* [TEXT BLOCK]
:::

10 Liquid Bank Stocks With Highest Dividend Yields

NEW YORK ( TheStreet) -- Amid a time of uncertainty for the largest U.S. banks, grappling with a regulatory and political onslaught, TheStreet has identified the 10 actively traded bank stocks with the highest dividend yields, all of which are much smaller than the national players dominating the headlines.

The new list follows TheStreet's much more conservative list of 10 Bank Dividends with Room to Rise, which limited the group to banks paying out a relatively low percentage of earnings over the past five quarters.

In order to come up with this new list of 10 actively traded bank stocks with the highest dividend payouts, we excluded names traded on the Pink Sheets and those with average daily trading volume below 50,000 shares.

Only two of the names appear on both the "conservative" bank dividend stock list and this new list.

Some of these stocks have performed well over the past year, although most have not. When considering this group, it's important to keep your investment objective in mind. If you are looking for income, some of these names have very attractive dividend yields, especially in the prolonged low-rate environment. Then you need to consider how likely it is for the company's earnings to sustain the dividend, while also building or maintaining sufficient capital to keep operating in a stable manner.

None of these 10 holding companies owe bailout funds to the government.

For investors more focused on growth, several of these names have achieved real earnings improvement over the past year and for most of the group, analysts are expecting continued improvement in operating performance this year and in 2012.

All data was provided by SNL Financial. Here are the 10 actively traded bank stocks with the highest dividend yields:

10. Dime Community Bancshares

Dime Community Bancshares ( WSBC) of Brooklyn, N.Y. has seen its stock return 12% over the past year, closing at $13.65 Friday. Based on a quarterly payout of 14 cents, the shares have a dividend yield of 4.10%. Dime had the second-highest yield among TheStreet's conservative list of 10 Bank Dividends with Room to Rise.

The company had $4.1 million in total assets as of March 31, with 26 branches in Brooklyn, Queens and the Bronx, as well as in Nassau County on Long Island.

Dime reported first-quarter net income of $11.1 million, or 33 cents a share, increasing from $9.5 million, or 28 cents a share, during the first quarter of 2010. Earnings were boosted by a decline in the company's provision for loan losses to $1.4 million in the first quarter from $3.4 million a year earlier. Net interest income increased 7% year-over-year, to $35 million.

:::

* [DATA]
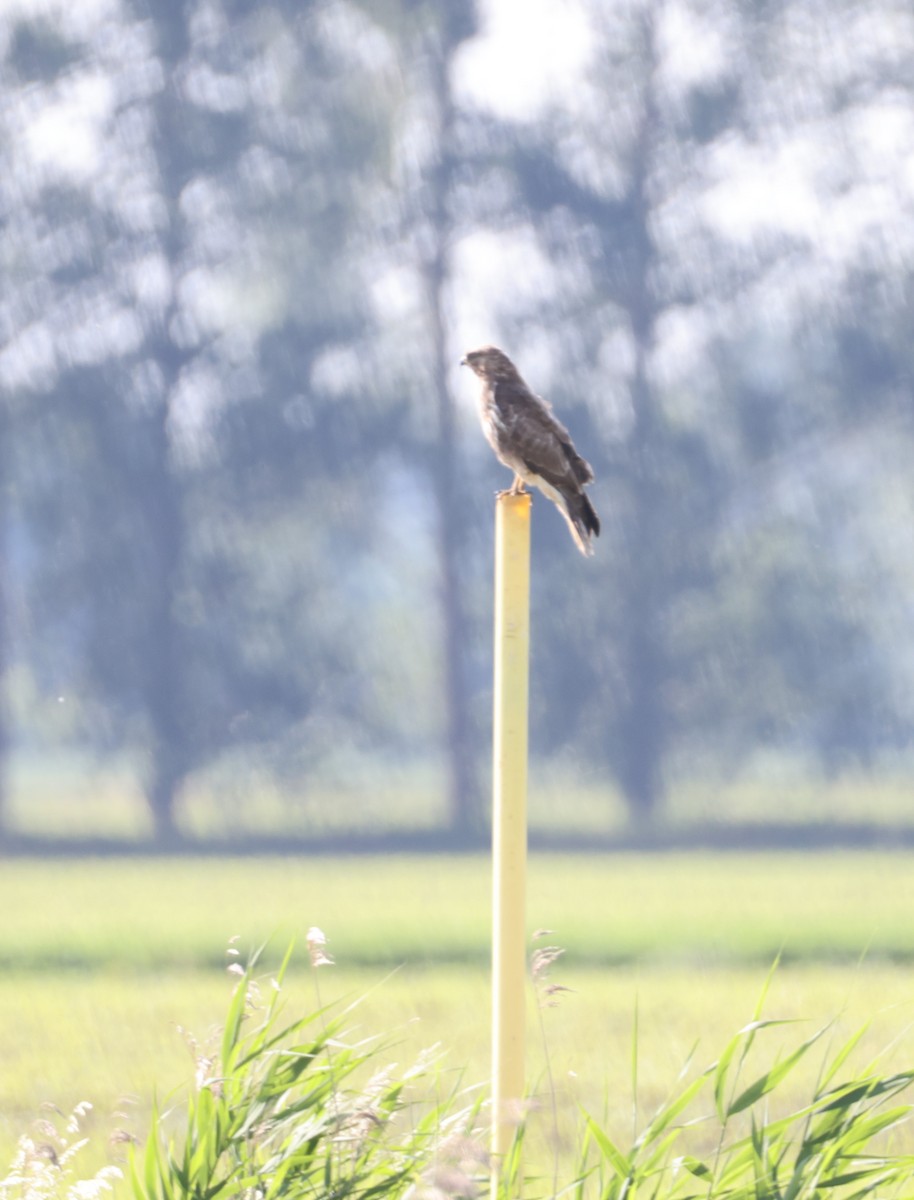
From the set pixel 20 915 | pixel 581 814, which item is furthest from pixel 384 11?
pixel 20 915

:::

* [TASKS TO CARRY OUT]
a - In the article on high-yield bank stocks, what average daily trading volume caused a stock to be excluded from the list?
b - Write the next part of the article on high-yield bank stocks, picking up after its final sentence.

* [ANSWERS BY TASK]
a - Average daily trading volume below 50,000 shares.

b -
Dime's first-quarter return on average assets (ROA) was 1.08%, and its dividend payout ratio -- dividends declared divided by earnings-per-share -- was 42% during the first quarter, according to SNL Financial. Dime's payout ratio has been 50% or lower over the past five quarters, which is why the company was included in the list of 10 Bank Dividends with Room to Rise.

After the first-quarter results were announced, Matthew Kelley of Sterne Agee reiterated his neutral rating on Dime Community, saying that the shares were fairly valued, but estimating a "potential terminal value" ranging from $17 to $19 a share, "or 10x-11.5x pro forma 2012 earnings with 25% cost saves."

Kelly lowered his 2011 earnings estimate for Dime by a nickel to $1.29 a share, and his 2012 estimate by six cents to $1.30.

The consensus among analysts polled by FactSet is for the company to earn $1.34 a share during 2011. The shares trade for 10 times the consensus 2012 earnings estimate of $1.41 a share.

Two of the eight analysts covering Dime Community Bancshares rate the stock a buy, while the remaining analysts all have neutral ratings.

9. Chemical Financial

Shares of Chemical Financial ( CHFC) of Midland, Mich., closed at $18.31 Friday, declining 19% over the previous year. Based on a quarterly payout of 20 cents, the shares have a dividend yield of 4.37%.

The company had $5.3 billion in total assets as of March 31, with over 140 branches in the Lower Peninsula of Michigan.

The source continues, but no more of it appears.